_ЧТО ТРЕБУЕТСЯ_
1. Чьей фрейлиной, согласно отрывку о Лавальер, она состояла?
2. Воспроизведите из отрывка о Лавальер без изменений участок от «Униженная непрестанной слежкой, страдающая» до «смела поднять головы.» включительно.

*** ФРАГМЕНТ ДОКУМЕНТА

Униженная непрестанной слежкой, страдающая от злобы и зависти соперниц, от ненависти не только королевы, что было естественно, но и Мадам,[39] чьей фрейлиной она состояла, Лавальер стыдилась своей любви и не смела поднять головы.

Ей приходилось вставать с постели после родов, едва придя в себя; пошатываясь, полумертвая от слабости, нарумяненная до бровей, она появлялась на придворном празднике, чтобы своим присутствием прекратить злобные пересуды. Неизменно сопровождая Мадам на церковную службу, она вынуждена выслушивать, как с высоты своей кафедры проповедники бичуют скандальность ее поведения. А проповедники были не из тех, кто вгоняет в сон: то был великий Боссюэ,[40] который, склонившись в ее сторону и указуя перстом, громыхал: «Vides hanc mulierem… Видите ли вы сию женщину? Все свое оружие она сложила к ногам победителя…»; то был отец Маскарон,[41] взывавший к королю: «Поскольку уважение, которое я к Вам питаю, не позволяет мне выразиться напрямик, то имейте, Государь, проницательности больше, чем я имею дерзости…» И все это надо было слушать с невозмутимым видом, с гордой осанкой.

******
*** ФРАГМЕНТЫ ДАННЫХ

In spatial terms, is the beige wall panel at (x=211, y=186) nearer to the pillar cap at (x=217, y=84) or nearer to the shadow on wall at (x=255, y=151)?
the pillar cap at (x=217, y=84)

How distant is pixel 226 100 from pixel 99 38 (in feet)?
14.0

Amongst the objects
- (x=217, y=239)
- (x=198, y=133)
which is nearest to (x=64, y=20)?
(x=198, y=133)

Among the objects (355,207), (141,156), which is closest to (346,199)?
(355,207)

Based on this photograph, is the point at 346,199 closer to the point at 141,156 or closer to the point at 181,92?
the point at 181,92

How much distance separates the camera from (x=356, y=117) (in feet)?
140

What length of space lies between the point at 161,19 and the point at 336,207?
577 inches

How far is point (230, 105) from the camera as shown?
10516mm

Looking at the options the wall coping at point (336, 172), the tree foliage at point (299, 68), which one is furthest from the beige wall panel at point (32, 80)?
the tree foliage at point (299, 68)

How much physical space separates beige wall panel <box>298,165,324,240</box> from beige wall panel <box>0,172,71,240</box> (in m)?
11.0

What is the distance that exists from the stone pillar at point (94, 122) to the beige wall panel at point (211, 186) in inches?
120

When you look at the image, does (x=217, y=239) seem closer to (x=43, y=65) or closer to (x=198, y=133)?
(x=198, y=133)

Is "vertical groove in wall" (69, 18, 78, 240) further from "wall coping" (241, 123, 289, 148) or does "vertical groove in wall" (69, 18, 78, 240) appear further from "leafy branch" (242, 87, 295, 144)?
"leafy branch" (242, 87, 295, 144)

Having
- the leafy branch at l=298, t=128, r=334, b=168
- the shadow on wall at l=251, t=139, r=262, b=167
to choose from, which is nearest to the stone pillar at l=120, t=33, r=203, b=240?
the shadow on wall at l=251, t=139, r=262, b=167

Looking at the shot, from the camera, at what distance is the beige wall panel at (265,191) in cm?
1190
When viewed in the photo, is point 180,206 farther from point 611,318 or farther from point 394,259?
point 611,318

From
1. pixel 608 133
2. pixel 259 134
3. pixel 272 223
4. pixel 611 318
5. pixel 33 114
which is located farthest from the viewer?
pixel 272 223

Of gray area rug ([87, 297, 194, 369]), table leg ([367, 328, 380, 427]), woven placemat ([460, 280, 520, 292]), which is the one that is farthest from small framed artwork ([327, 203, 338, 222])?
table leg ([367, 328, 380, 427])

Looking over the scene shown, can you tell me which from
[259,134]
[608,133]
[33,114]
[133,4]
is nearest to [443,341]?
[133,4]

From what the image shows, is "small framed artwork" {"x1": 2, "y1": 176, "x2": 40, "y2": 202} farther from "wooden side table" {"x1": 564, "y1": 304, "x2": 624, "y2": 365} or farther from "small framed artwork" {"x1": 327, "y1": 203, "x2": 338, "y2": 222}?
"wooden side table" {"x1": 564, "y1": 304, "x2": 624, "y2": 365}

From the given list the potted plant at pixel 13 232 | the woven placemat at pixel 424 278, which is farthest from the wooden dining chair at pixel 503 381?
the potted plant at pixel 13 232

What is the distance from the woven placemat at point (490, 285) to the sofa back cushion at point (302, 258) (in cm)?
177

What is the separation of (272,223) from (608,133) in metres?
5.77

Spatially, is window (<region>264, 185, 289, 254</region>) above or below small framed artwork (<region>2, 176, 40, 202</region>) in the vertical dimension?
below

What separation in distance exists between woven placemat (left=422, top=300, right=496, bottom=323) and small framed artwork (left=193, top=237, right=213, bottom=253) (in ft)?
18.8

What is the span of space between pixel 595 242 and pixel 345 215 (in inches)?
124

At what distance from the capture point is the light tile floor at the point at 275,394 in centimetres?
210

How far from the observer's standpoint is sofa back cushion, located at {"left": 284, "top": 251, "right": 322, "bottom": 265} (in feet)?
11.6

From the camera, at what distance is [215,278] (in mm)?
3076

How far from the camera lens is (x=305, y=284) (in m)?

******

_РЕЗУЛЬТАТЫ ЗАДАНИЙ_
1. Фрейлиной Мадам.

2.
Униженная непрестанной слежкой, страдающая от злобы и зависти соперниц, от ненависти не только королевы, что было естественно, но и Мадам,[39] чьей фрейлиной она состояла, Лавальер стыдилась своей любви и не смела поднять головы.